Excerto do texto:
Acórdão do Supremo Tribunal de Justiça
Processo:
08A2603
Nº Convencional: JSTJ000
Relator: AZEVEDO RAMOS
Descritores: ACÇÃO DE SIMPLES APRECIAÇÃO POSITIVA
INTERESSE EM AGIR
OBJECTO
FACTO JURÍDICO
Nº do Documento: SJ200811250026036
Data do Acordão: 11/25/2008
Votação: UNANIMIDADE
Texto Integral: S
Privacidade: 1
Meio Processual: REVISTA
Decisão: NEGADA A REVISTA
Sumário :

I – O autor que intenta uma acção de simples apreciação tem de demonstrar o seu interesse em propor a acção, a sua necessidade em obter a declaração judicial da existência ou inexistência de um direito ou de um facto.

II – Tendo as acções de simples apreciação por único objectivo pôr termo a uma situação de incerteza, só é legítimo o recurso a este tipo de acções quando o autor estiver perante uma incerteza real, séria e objectiva, de que lhe possa resultar um dano.

III – O facto cuja existência se pretende ver declarado não pode ser um facto qualquer, mas apenas um facto jurídico, ou seja, um facto de que promanem efeitos jurídicos.

IV – Não há qualquer facto juridicamente relevante, cuja declaração de existência possa ser declarada pelo tribunal em acção de simples apreciação positiva, quando se pretende a declaração da celebração de um contrato de renda vitalícia, que é nulo, por falta de forma, em virtude da nulidade impedir que o respectivo negócio produza efeitos jurídicos.

Decisão Texto Integral:

Acordam no Supremo Tribunal de Justiça:



Em 1-2-07, AA, advogado, instaurou a presente acção ordinária contra os réus BB e marido CC, pedindo que seja declarado que o autor comprou o andar onde vivem os réus, mediante a celebração de dois contratos: o de compra e venda do andar pelo preço que se fixou na respectiva escritura e o estabelecimento de uma renda vitalícia de cinquenta contos por mês, simultânea e sucessiva, estabelecida pelo comprador a favor do vendedor e sua mulher, devendo os réus serem condenados a reconhecerem essa realidade.
Em síntese, alegou que adquiriu, por escritura de 15-7-92, o andar onde residem os réus, que é a fracção D, correspondente ao ......., do prédio urbano sito na Avenida .......... nº ....., em Lisboa.


Pagou no acto da compra o preço de 7.500.000$00 e, cumulativamente, assumiu a obrigação de pagar ao vendedor DD, pai da ré mulher, e à mulher daquele, uma renda vitalícia de 50.000$00 por mês, compromisso esse assumido por carta assinada em 10-7-92, referida em todos os recibos que os beneficiários passaram.


O DD faleceu e o autor acaba de chegar a acordo com a madrasta da ré mulher, EE, no sentido da remissão da pensão que a esta também cabia, mediante o pagamento de 6.000 euros.


No total, o autor pagou ao pai e madrasta da ré BB a quantia de 86.744 euros, o que equivale a dizer que a compra do andar onde viviam e vivem os réus ficou por aquele valor.

Dados fornecidos:
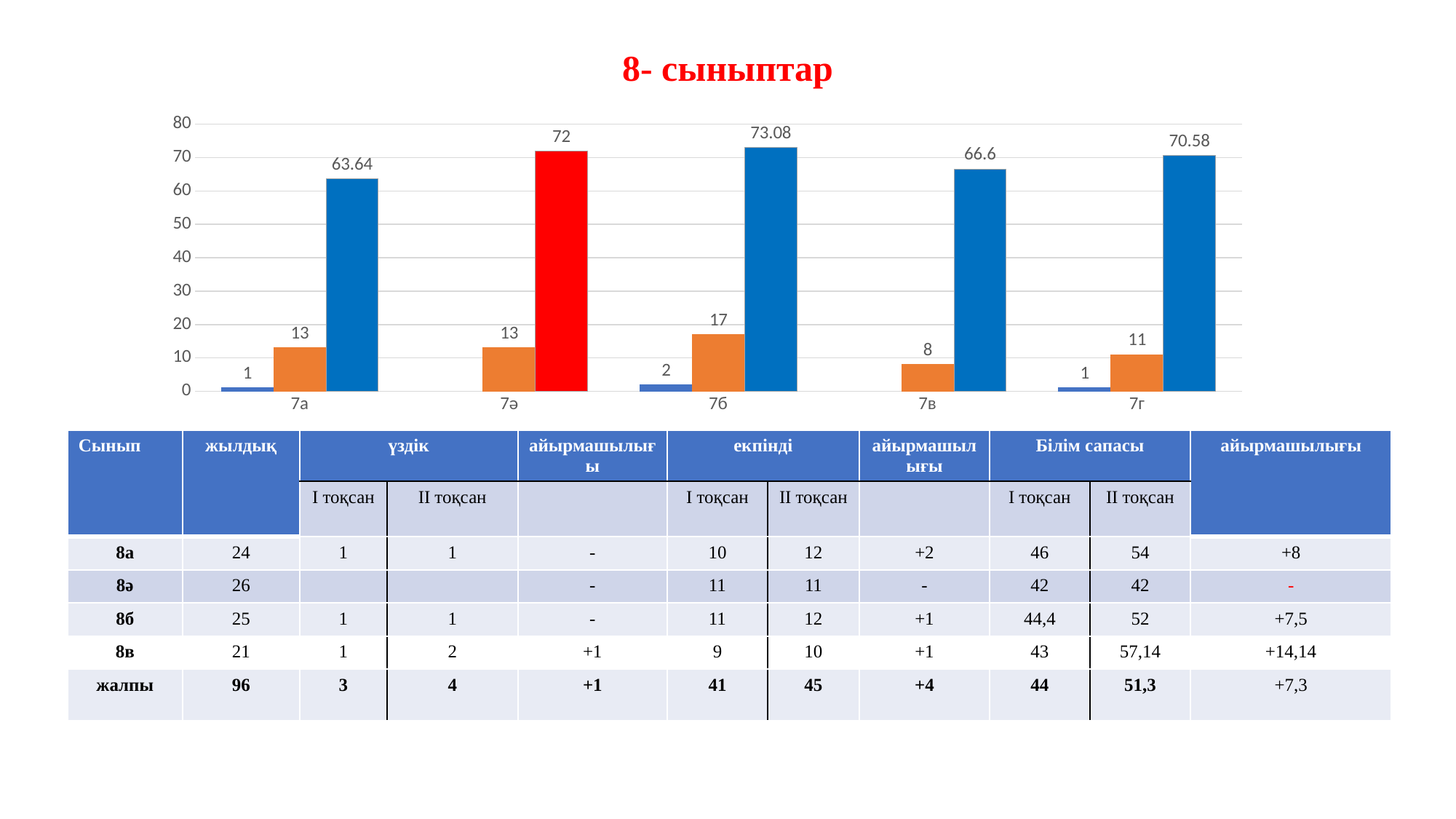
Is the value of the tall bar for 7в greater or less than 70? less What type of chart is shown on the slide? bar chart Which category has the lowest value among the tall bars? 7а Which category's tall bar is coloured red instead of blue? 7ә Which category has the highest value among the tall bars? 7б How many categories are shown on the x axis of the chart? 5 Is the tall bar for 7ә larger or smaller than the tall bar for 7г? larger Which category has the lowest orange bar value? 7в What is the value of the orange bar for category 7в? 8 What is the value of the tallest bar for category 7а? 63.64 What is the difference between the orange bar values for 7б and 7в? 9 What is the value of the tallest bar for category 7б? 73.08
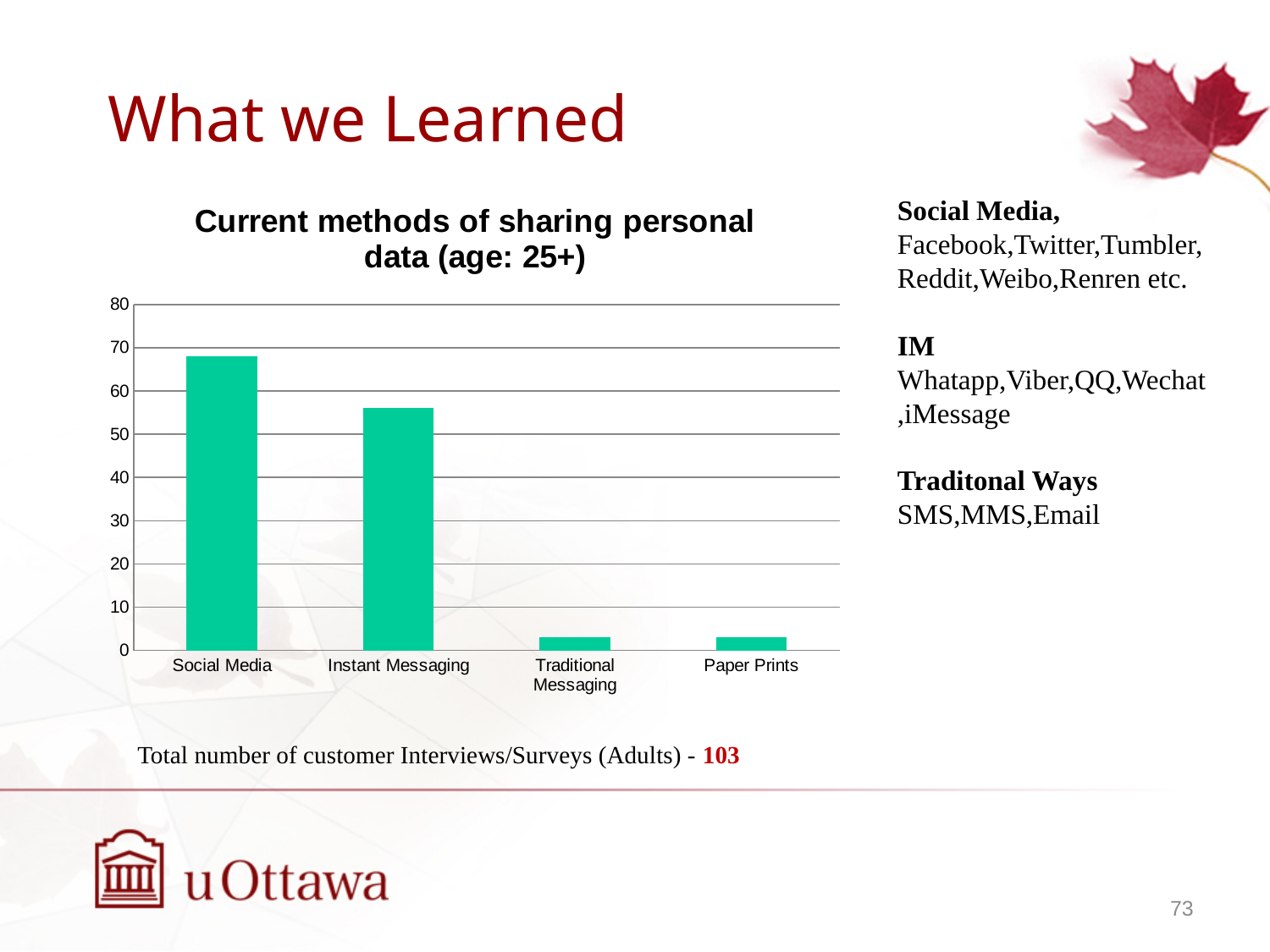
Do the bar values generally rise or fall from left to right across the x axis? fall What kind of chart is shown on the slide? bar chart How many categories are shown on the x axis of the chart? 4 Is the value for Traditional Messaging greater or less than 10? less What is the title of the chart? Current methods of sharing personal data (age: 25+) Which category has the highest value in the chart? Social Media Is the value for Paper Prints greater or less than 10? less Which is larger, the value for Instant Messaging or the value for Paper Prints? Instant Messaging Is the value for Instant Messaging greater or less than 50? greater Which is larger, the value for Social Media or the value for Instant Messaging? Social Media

Como resolver: Por favor, reproduza do acórdão acima tudo o que vai desde "Em síntese, alegou" até "por aquele valor.".

Resultado:
Em síntese, alegou que adquiriu, por escritura de 15-7-92, o andar onde residem os réus, que é a fracção D, correspondente ao ......., do prédio urbano sito na Avenida .......... nº ....., em Lisboa.


Pagou no acto da compra o preço de 7.500.000$00 e, cumulativamente, assumiu a obrigação de pagar ao vendedor DD, pai da ré mulher, e à mulher daquele, uma renda vitalícia de 50.000$00 por mês, compromisso esse assumido por carta assinada em 10-7-92, referida em todos os recibos que os beneficiários passaram.


O DD faleceu e o autor acaba de chegar a acordo com a madrasta da ré mulher, EE, no sentido da remissão da pensão que a esta também cabia, mediante o pagamento de 6.000 euros.


No total, o autor pagou ao pai e madrasta da ré BB a quantia de 86.744 euros, o que equivale a dizer que a compra do andar onde viviam e vivem os réus ficou por aquele valor.